What you are asked to do:
Copy the lines of the entries below word for word, starting with the line that contains "What distance from the shooting position" and continuing through the end of the entries.

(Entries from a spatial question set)
********

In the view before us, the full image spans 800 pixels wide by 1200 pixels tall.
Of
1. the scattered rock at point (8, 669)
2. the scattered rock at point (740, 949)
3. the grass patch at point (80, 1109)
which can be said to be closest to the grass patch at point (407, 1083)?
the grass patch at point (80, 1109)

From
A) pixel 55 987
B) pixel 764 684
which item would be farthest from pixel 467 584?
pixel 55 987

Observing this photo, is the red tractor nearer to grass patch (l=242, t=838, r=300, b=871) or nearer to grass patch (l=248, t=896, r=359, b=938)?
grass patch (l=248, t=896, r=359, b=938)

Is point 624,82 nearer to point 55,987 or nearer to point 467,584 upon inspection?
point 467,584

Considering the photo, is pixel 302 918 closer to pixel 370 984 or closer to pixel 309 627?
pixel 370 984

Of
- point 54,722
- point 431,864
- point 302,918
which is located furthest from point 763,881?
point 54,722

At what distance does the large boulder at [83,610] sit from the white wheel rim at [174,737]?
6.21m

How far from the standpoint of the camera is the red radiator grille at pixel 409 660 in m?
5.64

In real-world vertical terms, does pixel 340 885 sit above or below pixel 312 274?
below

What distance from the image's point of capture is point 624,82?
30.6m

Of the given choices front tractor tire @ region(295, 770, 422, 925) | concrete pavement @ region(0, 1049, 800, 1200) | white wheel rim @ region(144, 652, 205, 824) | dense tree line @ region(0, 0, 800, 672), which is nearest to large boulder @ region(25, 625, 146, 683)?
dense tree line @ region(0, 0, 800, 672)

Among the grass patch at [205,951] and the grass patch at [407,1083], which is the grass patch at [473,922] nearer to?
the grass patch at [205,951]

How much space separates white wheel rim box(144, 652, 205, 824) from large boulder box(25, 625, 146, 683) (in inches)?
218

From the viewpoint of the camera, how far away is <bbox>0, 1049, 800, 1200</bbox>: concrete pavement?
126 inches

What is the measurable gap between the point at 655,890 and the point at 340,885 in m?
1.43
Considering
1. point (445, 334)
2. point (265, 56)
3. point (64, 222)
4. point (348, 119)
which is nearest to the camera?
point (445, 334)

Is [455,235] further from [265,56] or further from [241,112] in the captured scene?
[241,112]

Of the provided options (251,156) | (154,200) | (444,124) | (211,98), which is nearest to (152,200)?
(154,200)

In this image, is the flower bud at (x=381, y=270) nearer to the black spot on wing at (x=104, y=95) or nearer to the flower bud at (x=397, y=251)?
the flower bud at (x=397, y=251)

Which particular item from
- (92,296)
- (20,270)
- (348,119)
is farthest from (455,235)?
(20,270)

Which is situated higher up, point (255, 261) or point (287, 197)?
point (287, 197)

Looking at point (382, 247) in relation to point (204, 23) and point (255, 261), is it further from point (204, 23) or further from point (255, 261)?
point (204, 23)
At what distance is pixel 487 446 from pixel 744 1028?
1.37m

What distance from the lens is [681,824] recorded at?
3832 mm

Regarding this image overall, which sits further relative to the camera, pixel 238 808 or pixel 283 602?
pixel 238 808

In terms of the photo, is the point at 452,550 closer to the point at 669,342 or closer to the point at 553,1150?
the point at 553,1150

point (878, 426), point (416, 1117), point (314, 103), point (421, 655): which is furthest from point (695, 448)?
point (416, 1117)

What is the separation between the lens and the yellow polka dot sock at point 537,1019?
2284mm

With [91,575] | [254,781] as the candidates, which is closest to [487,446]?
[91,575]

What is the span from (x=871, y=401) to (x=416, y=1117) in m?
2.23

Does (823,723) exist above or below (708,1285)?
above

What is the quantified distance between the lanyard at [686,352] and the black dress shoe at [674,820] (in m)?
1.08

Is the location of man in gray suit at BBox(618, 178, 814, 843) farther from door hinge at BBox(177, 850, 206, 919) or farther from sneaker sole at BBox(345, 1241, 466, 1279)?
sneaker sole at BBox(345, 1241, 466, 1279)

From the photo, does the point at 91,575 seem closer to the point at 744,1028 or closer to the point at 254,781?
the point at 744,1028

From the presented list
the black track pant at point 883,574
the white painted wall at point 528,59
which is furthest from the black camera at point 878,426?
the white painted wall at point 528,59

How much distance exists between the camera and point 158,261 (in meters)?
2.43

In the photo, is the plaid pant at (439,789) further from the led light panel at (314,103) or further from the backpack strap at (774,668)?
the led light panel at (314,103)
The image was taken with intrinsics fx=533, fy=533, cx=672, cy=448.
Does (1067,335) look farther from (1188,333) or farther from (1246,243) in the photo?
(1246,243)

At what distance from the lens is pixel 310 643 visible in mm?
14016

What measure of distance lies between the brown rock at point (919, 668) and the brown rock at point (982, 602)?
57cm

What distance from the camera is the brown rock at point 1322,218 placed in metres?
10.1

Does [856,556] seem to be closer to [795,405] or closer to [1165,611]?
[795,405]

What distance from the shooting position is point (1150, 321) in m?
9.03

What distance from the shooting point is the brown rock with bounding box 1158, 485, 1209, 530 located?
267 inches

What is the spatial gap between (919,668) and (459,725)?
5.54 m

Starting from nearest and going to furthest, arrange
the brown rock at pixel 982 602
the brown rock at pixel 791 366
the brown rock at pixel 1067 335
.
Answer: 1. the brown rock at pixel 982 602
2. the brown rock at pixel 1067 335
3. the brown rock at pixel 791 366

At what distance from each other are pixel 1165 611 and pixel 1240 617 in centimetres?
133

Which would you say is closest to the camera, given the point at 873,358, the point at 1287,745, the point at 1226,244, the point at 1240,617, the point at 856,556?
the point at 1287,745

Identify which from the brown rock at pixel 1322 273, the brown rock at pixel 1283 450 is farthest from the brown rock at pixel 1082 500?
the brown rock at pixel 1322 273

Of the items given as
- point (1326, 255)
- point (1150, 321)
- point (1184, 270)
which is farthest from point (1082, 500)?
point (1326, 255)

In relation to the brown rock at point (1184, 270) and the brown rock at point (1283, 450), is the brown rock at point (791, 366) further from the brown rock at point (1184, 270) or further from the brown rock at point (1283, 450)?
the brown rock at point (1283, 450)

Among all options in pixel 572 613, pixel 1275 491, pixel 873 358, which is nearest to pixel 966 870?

********

Solution to the problem:
What distance from the shooting position is point (1150, 321) in m?
9.03

What distance from the shooting point is the brown rock with bounding box 1158, 485, 1209, 530 located?
267 inches

What is the spatial gap between (919,668) and (459,725)?
5.54 m

Starting from nearest and going to furthest, arrange
the brown rock at pixel 982 602
the brown rock at pixel 791 366
the brown rock at pixel 1067 335
.
Answer: 1. the brown rock at pixel 982 602
2. the brown rock at pixel 1067 335
3. the brown rock at pixel 791 366

At what distance from each other are pixel 1165 611 and pixel 1240 617 in centimetres?
133

Which would you say is closest to the camera, given the point at 873,358, the point at 1287,745, the point at 1226,244, the point at 1240,617, the point at 856,556?
the point at 1287,745

Identify which from the brown rock at pixel 1322 273, the brown rock at pixel 1283 450 is farthest from the brown rock at pixel 1082 500?
the brown rock at pixel 1322 273

Of the items given as
- point (1326, 255)
- point (1150, 321)
- point (1184, 270)
which is farthest from point (1082, 500)?
point (1326, 255)

In relation to the brown rock at point (1184, 270) and the brown rock at point (1283, 450), is the brown rock at point (791, 366) further from the brown rock at point (1184, 270) or further from the brown rock at point (1283, 450)?
the brown rock at point (1283, 450)

Among all options in pixel 572 613, pixel 1275 491, pixel 873 358, which is nearest to pixel 966 870?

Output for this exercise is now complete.